**Directions for this task:** Please convert everything from the line containing "How great a distance exists between point" down to the end of the material below, both included, into a JSON list of strings with one string per line and blank lines left out.

**Information shown:**
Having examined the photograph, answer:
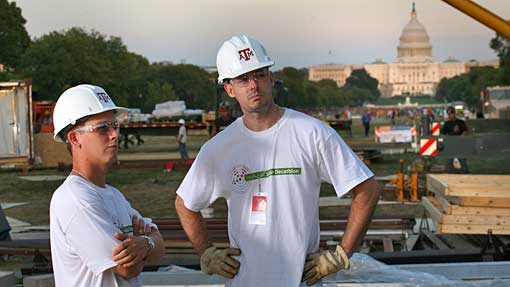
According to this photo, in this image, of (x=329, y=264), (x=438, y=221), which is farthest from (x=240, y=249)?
(x=438, y=221)

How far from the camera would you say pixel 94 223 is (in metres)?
3.43

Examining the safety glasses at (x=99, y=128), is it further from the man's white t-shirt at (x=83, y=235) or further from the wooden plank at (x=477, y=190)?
the wooden plank at (x=477, y=190)

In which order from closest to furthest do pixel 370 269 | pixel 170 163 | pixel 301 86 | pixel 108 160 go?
pixel 108 160, pixel 370 269, pixel 170 163, pixel 301 86

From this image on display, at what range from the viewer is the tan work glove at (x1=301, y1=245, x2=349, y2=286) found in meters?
4.14

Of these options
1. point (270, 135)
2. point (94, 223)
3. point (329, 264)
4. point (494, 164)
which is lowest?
point (494, 164)

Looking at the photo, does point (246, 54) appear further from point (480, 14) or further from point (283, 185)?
point (480, 14)

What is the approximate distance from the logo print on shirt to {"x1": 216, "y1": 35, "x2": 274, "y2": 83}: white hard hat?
0.42 meters

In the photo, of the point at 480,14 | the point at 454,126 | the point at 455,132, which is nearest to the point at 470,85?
the point at 454,126

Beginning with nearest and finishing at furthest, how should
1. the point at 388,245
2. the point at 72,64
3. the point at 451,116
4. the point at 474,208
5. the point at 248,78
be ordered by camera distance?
1. the point at 248,78
2. the point at 474,208
3. the point at 388,245
4. the point at 451,116
5. the point at 72,64

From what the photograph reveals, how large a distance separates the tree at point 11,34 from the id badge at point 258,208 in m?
61.5

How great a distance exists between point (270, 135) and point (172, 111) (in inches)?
2766

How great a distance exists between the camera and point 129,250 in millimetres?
3461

**Task response:**
[
  "How great a distance exists between point (270, 135) and point (172, 111) (in inches)?",
  "2766",
  "How great a distance exists between the camera and point 129,250 in millimetres?",
  "3461"
]